**WRITTEN TASK**
Turn the paragraph of the laptop review below that begins "Of course, the G7 is far from perfect" into a short bulleted list of its main points.

**TEXT SHOWN**
━━━━━━━━━━━━━━━━━━━━━━━━━━━━━━

Gaming laptops, once immune to price pressures, are the latest segment in the mobile space to see true competition at the cash register. The latest gaming laptop to attack the market is the Dell G7 15, which starts at just $850. (My review unit, considerably upgraded from the base specs, runs closer to $1,200.)

The G7 15 is a 15.6-inch machine that can only be described as a bit of a beast. The 30mm of thickness isn’t out of the ordinary, but its 6.3 pounds of weight put it at the top of the class, half a pound heavier than HP’s Omen 15 and a pound and a half bulkier than the Gigabyte Aero 15. If you don’t plan to tote the monster around campus, that may not matter, so let’s consider what does: Performance.

While it’s outfitted with an 8th generation Intel Core i7, 16GB of RAM, and two storage devices—a 128GB SSD and a 1TB hard drive—the centerpiece is the video card, an Nvidia GeForce GTX 1060. It’s not quite the state of the art, but it’s close enough, and it powered the G7 to some impressive benchmark scores in my testing, including some of the best I’ve seen on 3DMark, VRMark, and high-end video game framerate tests. General app performance—which can suffer on some gaming rigs—is also top-notch, as is battery life, which I clocked at 5 hours. Connectivity includes three traditional USB ports, a USB-C port, full-size HDMI, Ethernet, and an SD card slot.

A single screw on the bottom of the chassis allows the entire bottom panel to pop off, giving you access to RAM, the SSD, the hard drive, and the battery.

Now, if that performance doesn’t meet expectations, you can always upgrade the G7. It’s got arguably the easiest upgrade pathway of any laptop built to date: A single screw on the bottom of the chassis allows the entire bottom panel to pop off, giving you access to RAM, the SSD, the hard drive, and the battery. Even an amateur could upgrade most of these components in a matter of minutes without a hiccup. The only problem I encountered: One of the many plastic tabs holding the panel in place (I counted 23) broke off when I removed it the first time.

Of course, the G7 is far from perfect, as low prices invariably lead to compromises. While the touchpad is so-so, the keyboard is completely unacceptable, with mushy response and minimal key travel. The fan is loud and runs often, and the screen, while it offers a wide viewing angle, is very dim compared to the competition. I found stability to be fine on the whole, except for a nagging crash issue I encountered during video playback.

Lastly, opinions about the design are bound to vary, but I find its angled chassis and plasticky grilles to be hopelessly dated, needlessly adding weight and size to an already over-large machine. In an era of brushed aluminum and carbon fiber, there’s just a ton of plastic here, from the lid to the thick frame around the LCD. For what it’s worth, the laptop is available in two colors; pick white or black.

Given the affordability of the machine, many of these flaws feel surmountable, the keyboard issue being the only real deal-breaker here. While it doesn’t really merit a hands-down recommendation, gamers without deep pockets may find this an appealing proposition.

━━━━━━━━━━━━━━━━━━━━━━━━━━━━━━

**DATASET CONTENT**

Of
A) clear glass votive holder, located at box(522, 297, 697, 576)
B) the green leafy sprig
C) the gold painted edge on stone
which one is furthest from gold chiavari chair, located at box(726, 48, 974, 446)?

━━━━━━━━━━━━━━━━━━━━━━━━━━━━━━

**SOLUTION TO THIS EXERCISE**
- The G7 is far from perfect, since a low price brings compromises.
- The touchpad is so-so.
- The keyboard is unacceptable, with mushy response and minimal key travel.
- The fan is loud and runs often.
- The screen has a wide viewing angle but is very dim compared with the competition.
- Stability is fine overall, apart from a recurring crash during video playback.